INPUT ROWS —
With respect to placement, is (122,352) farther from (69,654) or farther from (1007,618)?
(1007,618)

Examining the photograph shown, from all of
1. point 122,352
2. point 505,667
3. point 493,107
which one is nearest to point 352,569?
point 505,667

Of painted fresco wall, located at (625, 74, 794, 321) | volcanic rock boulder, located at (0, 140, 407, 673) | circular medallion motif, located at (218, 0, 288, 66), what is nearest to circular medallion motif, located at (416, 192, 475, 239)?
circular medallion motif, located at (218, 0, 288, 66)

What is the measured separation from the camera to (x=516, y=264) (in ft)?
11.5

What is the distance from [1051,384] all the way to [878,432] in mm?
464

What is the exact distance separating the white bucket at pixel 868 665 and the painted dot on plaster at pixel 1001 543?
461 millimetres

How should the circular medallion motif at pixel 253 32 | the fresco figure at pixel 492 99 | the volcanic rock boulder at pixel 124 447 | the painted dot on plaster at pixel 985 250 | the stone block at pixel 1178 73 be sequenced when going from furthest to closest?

WRITTEN TASK — Reproduce all of the lines above, switching "stone block" to "stone slab" and keeping everything else the same.

ANSWER BELOW —
With respect to placement, is (122,352) farther from (69,654) or farther from (1007,618)?
(1007,618)

Examining the photograph shown, from all of
1. point 122,352
2. point 505,667
3. point 493,107
which one is nearest to point 352,569?
point 505,667

Of painted fresco wall, located at (625, 74, 794, 321) | volcanic rock boulder, located at (0, 140, 407, 673) | circular medallion motif, located at (218, 0, 288, 66), what is nearest to circular medallion motif, located at (416, 192, 475, 239)?
circular medallion motif, located at (218, 0, 288, 66)

What is the measured separation from the camera to (x=516, y=264) (in ft)?
11.5

What is the distance from [1051,384] all the way to [878,432] in mm?
464

What is the exact distance separating the white bucket at pixel 868 665 and the painted dot on plaster at pixel 1001 543?
461 millimetres

How should the circular medallion motif at pixel 253 32 | the fresco figure at pixel 492 99 | the volcanic rock boulder at pixel 124 447 | the painted dot on plaster at pixel 985 250 | the stone slab at pixel 1178 73 be sequenced when going from furthest to closest?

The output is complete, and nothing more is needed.